To define the GID/CTLH-dependent ubiquitylome, the team used label-free proteomics combined with diGly capture analysis of Mtb-infected macrophages. These methods let them identify and quantify ubiquitylation on thousands of sites across many proteins without the use of labeling reagents. The diGly capture approach specifically isolates peptides bearing the di-glycine remnant that marks ubiquitylation sites, giving a detailed view of dynamic ubiquitin modifications during infection. The data revealed thousands of dynamically altered ubiquitylation sites, with a strong enrichment among proteins involved in cellular metabolism and innate immune signaling. Parallel proteome analysis in GID/CTLH-deficient macrophages showed extensive rewiring: more than 90% of enriched pathways among increased proteins were metabolic targets. Among candidate substrates that stood out were the inhibitory phosphatases PTEN and INPP5D. Follow-up functional studies showed proteasome-dependent stabilization of PTEN and INPP5D in GID/CTLH-deficient macrophages, and each phosphatase individually affected Mtb intracellular survival.

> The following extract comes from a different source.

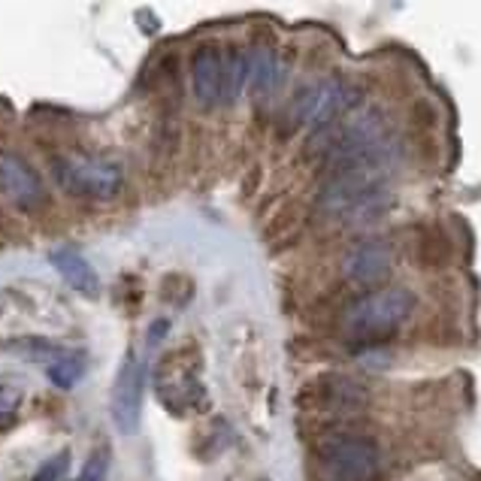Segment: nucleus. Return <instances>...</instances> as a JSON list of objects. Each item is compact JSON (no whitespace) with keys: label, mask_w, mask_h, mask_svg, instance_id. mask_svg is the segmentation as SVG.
<instances>
[{"label":"nucleus","mask_w":481,"mask_h":481,"mask_svg":"<svg viewBox=\"0 0 481 481\" xmlns=\"http://www.w3.org/2000/svg\"><path fill=\"white\" fill-rule=\"evenodd\" d=\"M0 194H4L15 210L37 212L49 203V191L39 173L15 151H0Z\"/></svg>","instance_id":"7"},{"label":"nucleus","mask_w":481,"mask_h":481,"mask_svg":"<svg viewBox=\"0 0 481 481\" xmlns=\"http://www.w3.org/2000/svg\"><path fill=\"white\" fill-rule=\"evenodd\" d=\"M191 88L200 107H219L224 98V55L215 46H203L191 61Z\"/></svg>","instance_id":"9"},{"label":"nucleus","mask_w":481,"mask_h":481,"mask_svg":"<svg viewBox=\"0 0 481 481\" xmlns=\"http://www.w3.org/2000/svg\"><path fill=\"white\" fill-rule=\"evenodd\" d=\"M324 382H327L324 384V406H331L333 412L355 415L370 403V394H366L357 382L346 379V375H327Z\"/></svg>","instance_id":"12"},{"label":"nucleus","mask_w":481,"mask_h":481,"mask_svg":"<svg viewBox=\"0 0 481 481\" xmlns=\"http://www.w3.org/2000/svg\"><path fill=\"white\" fill-rule=\"evenodd\" d=\"M357 103V88L346 79H321L296 98L294 118L309 127H331Z\"/></svg>","instance_id":"6"},{"label":"nucleus","mask_w":481,"mask_h":481,"mask_svg":"<svg viewBox=\"0 0 481 481\" xmlns=\"http://www.w3.org/2000/svg\"><path fill=\"white\" fill-rule=\"evenodd\" d=\"M248 85V52H228L224 55V98L221 103H236L243 88Z\"/></svg>","instance_id":"13"},{"label":"nucleus","mask_w":481,"mask_h":481,"mask_svg":"<svg viewBox=\"0 0 481 481\" xmlns=\"http://www.w3.org/2000/svg\"><path fill=\"white\" fill-rule=\"evenodd\" d=\"M391 206H394V197L388 191V182L355 170L333 173L318 197V210L331 221L348 224V228H370L388 215Z\"/></svg>","instance_id":"1"},{"label":"nucleus","mask_w":481,"mask_h":481,"mask_svg":"<svg viewBox=\"0 0 481 481\" xmlns=\"http://www.w3.org/2000/svg\"><path fill=\"white\" fill-rule=\"evenodd\" d=\"M382 467V451L366 436H331L318 448L324 481H370Z\"/></svg>","instance_id":"4"},{"label":"nucleus","mask_w":481,"mask_h":481,"mask_svg":"<svg viewBox=\"0 0 481 481\" xmlns=\"http://www.w3.org/2000/svg\"><path fill=\"white\" fill-rule=\"evenodd\" d=\"M109 476V457L107 451H94L85 460L82 472H79V481H107Z\"/></svg>","instance_id":"15"},{"label":"nucleus","mask_w":481,"mask_h":481,"mask_svg":"<svg viewBox=\"0 0 481 481\" xmlns=\"http://www.w3.org/2000/svg\"><path fill=\"white\" fill-rule=\"evenodd\" d=\"M67 467H70V454L61 451L58 457H52L49 463H43L37 472V481H61L64 476H67Z\"/></svg>","instance_id":"16"},{"label":"nucleus","mask_w":481,"mask_h":481,"mask_svg":"<svg viewBox=\"0 0 481 481\" xmlns=\"http://www.w3.org/2000/svg\"><path fill=\"white\" fill-rule=\"evenodd\" d=\"M21 403V391L13 388V384H0V418L13 415Z\"/></svg>","instance_id":"17"},{"label":"nucleus","mask_w":481,"mask_h":481,"mask_svg":"<svg viewBox=\"0 0 481 481\" xmlns=\"http://www.w3.org/2000/svg\"><path fill=\"white\" fill-rule=\"evenodd\" d=\"M49 261H52V267L58 270V276L73 288L76 294L88 296V300L100 296V276L94 272L91 263L85 261V254H79L76 248H70V245H58L49 252Z\"/></svg>","instance_id":"10"},{"label":"nucleus","mask_w":481,"mask_h":481,"mask_svg":"<svg viewBox=\"0 0 481 481\" xmlns=\"http://www.w3.org/2000/svg\"><path fill=\"white\" fill-rule=\"evenodd\" d=\"M415 312V294L408 288H375L355 300L342 315V331L357 339L394 333Z\"/></svg>","instance_id":"2"},{"label":"nucleus","mask_w":481,"mask_h":481,"mask_svg":"<svg viewBox=\"0 0 481 481\" xmlns=\"http://www.w3.org/2000/svg\"><path fill=\"white\" fill-rule=\"evenodd\" d=\"M279 82H282V61H279V55L267 49V46H258V49L248 52V85H252V91L270 94L276 91Z\"/></svg>","instance_id":"11"},{"label":"nucleus","mask_w":481,"mask_h":481,"mask_svg":"<svg viewBox=\"0 0 481 481\" xmlns=\"http://www.w3.org/2000/svg\"><path fill=\"white\" fill-rule=\"evenodd\" d=\"M82 360L79 357H58V360H52L49 364V382L55 384V388H61V391H70L73 384L82 379Z\"/></svg>","instance_id":"14"},{"label":"nucleus","mask_w":481,"mask_h":481,"mask_svg":"<svg viewBox=\"0 0 481 481\" xmlns=\"http://www.w3.org/2000/svg\"><path fill=\"white\" fill-rule=\"evenodd\" d=\"M52 176L70 197L116 200L125 191V170L116 160L94 155H61L52 160Z\"/></svg>","instance_id":"3"},{"label":"nucleus","mask_w":481,"mask_h":481,"mask_svg":"<svg viewBox=\"0 0 481 481\" xmlns=\"http://www.w3.org/2000/svg\"><path fill=\"white\" fill-rule=\"evenodd\" d=\"M142 394H146V364L140 360L136 351H127L118 375L112 382V397H109V415L118 433L133 436L142 421Z\"/></svg>","instance_id":"5"},{"label":"nucleus","mask_w":481,"mask_h":481,"mask_svg":"<svg viewBox=\"0 0 481 481\" xmlns=\"http://www.w3.org/2000/svg\"><path fill=\"white\" fill-rule=\"evenodd\" d=\"M391 270H394V252L384 239H366L357 243L342 261V272H346V282L357 288H375L388 282Z\"/></svg>","instance_id":"8"}]
</instances>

Taken together, these findings position the GID/CTLH complex as a central regulator that links ubiquitylation to both metabolism and antimicrobial immunity in macrophages. By mapping the GID/CTLH-dependent ubiquitylome, the study highlights how protein tagging reshapes metabolic pathways and immune signaling during Mtb infection. The identification of PTEN and INPP5D as candidate substrates is especially notable because changes in their stability were tied to differences in bacterial survival inside macrophages. That connection suggests a mechanism by which ubiquitylation can tune immune cell behavior via control of specific phosphatases and metabolic enzymes. While the work is rooted in molecular analysis of infected cells, it points toward new angles for thinking about host-directed strategies: altering ubiquitylation pathways or the activity of enzymes like PTEN and INPP5D could shift macrophage metabolism and improve control of Mtb. Overall, the study defines a detailed ubiquitylation landscape with clear links to antimicrobial function and metabolism in infected macrophages.